● Exercise requirements:
1. Answer these about the series thread:
(a) To what set does x belong in the sum to be found?
(b) Which test is used to show that the series converges?
(c) What characteristic polynomial is given?
2. Reproduce the series thread starting with "Find the sum" and going on through "my comment above.)", with "Taylor expansion" renamed to "power series expansion".

● Quoted passage:
Find the sum of the series using Taylor expansion

Question

Find the following sum

$$ \sum_{n=0}^{\infty} \frac{x^{3n}}{(3n)!}, x \in \Bbb R $$

Answer 1

(This is an expansion on my comment above.)

Let $$f(x) = \sum_{n=0}^\infty \frac{x^{3n}}{(3n)!}.$$

Using the ratio test, we have

$$\lim_{n\to\infty} \left|\frac{x^{3(n+1)}}{(3(n+1))!} \div \frac{x^{3n}}{(3n)!} \right| = \lim_{n\to\infty} \frac{|x|^3}{(3n+3)(3n+2)(3n+1)} = 0 < 1,$$ regardless of the value of $x$. Thus, the series converges everywhere. As usual, with power series, the resulting series is infinitely differentiable, and derivatives can be computed termwise. In particular, \begin{align*} f'(x) &= \sum_{n=0}^\infty 3n\frac{x^{3n - 1}}{(3n)!} = \sum_{n=1}^\infty 3n\frac{x^{3n - 1}}{(3n)!} = \sum_{n=1}^\infty \frac{x^{3n - 1}}{(3n - 1)!} = \sum_{n=0}^\infty \frac{x^{3n + 2}}{(3n + 2)!} \\ f''(x) &= \sum_{n=0}^\infty \frac{x^{3n + 1}}{(3n + 1)!} \\ f'''(x) &= \sum_{n=0}^\infty \frac{x^{3n}}{(3n)!} = f(x). \end{align*} In particular, $f'''(x) = f(x)$. We also have, \begin{align*} f(0) &= 1 + \frac{0}{3!} + \frac{0}{6!} + \ldots = 1 \\ f'(0) &= \frac{0}{2!} + \frac{0}{5!} + \frac{0}{8!} + \ldots = 0 \\ f''(0) &= \frac{0}{1!} + \frac{0}{4!} + \frac{0}{7!} + \ldots = 0. \end{align*} So, our function is the (necessarily unique) solution to the IVP: $$y''' - y = 0, \, y(0) = 1, y'(0) = 0, y''(0) = 0$$ The usual way to solve such problems is to use the characteristic polynomial. In particular, the characteristic polynomial is $r^3 - 1$. We solve this over $\mathbb{C}$ by completing the square: \begin{align*} 0 &= r^3 - 1 \\ &= (r - 1)(r^2 + r + 1) = (r - 1)\left(r^2 + r + \frac{1}{4} + \frac{3}{4}\right) \\ &= (r - 1)\left(\left(r + \frac{1}{2}\right)^2 - \left(\frac{\sqrt{3}}{2}i\right)^2\right) \\ &= (r - 1)\left(r + \frac{1}{2} - i\frac{\sqrt{3}}{2}\right)\left(r + \frac{1}{2} + i\frac{\sqrt{3}}{2}\right), \end{align*} yielding $r = 1$ or $r = \frac{-1 \pm i\sqrt{3}}{2}$ (there are many ways to do this, including quadratic formula or $n$th roots of unity formulae, but I just like completing the square).

● Data below:
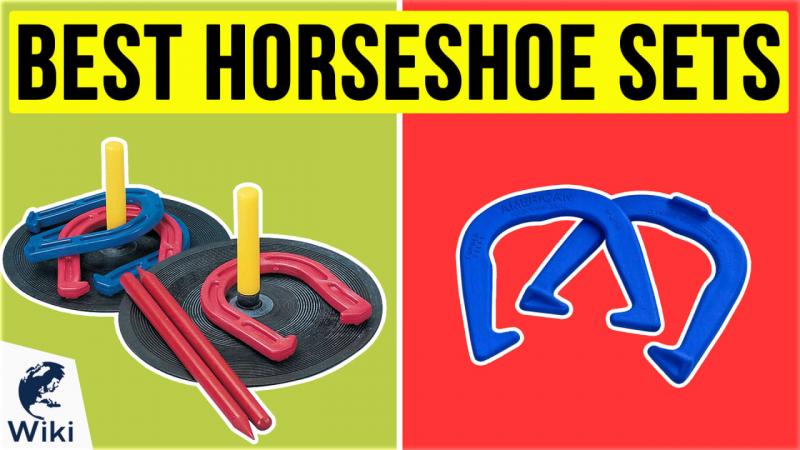 1. St. Pierre American Professional Series Horseshoes Complete Set - Najlepszy zestaw ogólny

● Answers below:
1.
(a) The real numbers, $\Bbb R$.
(b) The ratio test.
(c) $r^3 - 1$.

2.
Find the sum of the series using power series expansion

Question

Find the following sum

$$ \sum_{n=0}^{\infty} \frac{x^{3n}}{(3n)!}, x \in \Bbb R $$

Answer 1

(This is an expansion on my comment above.)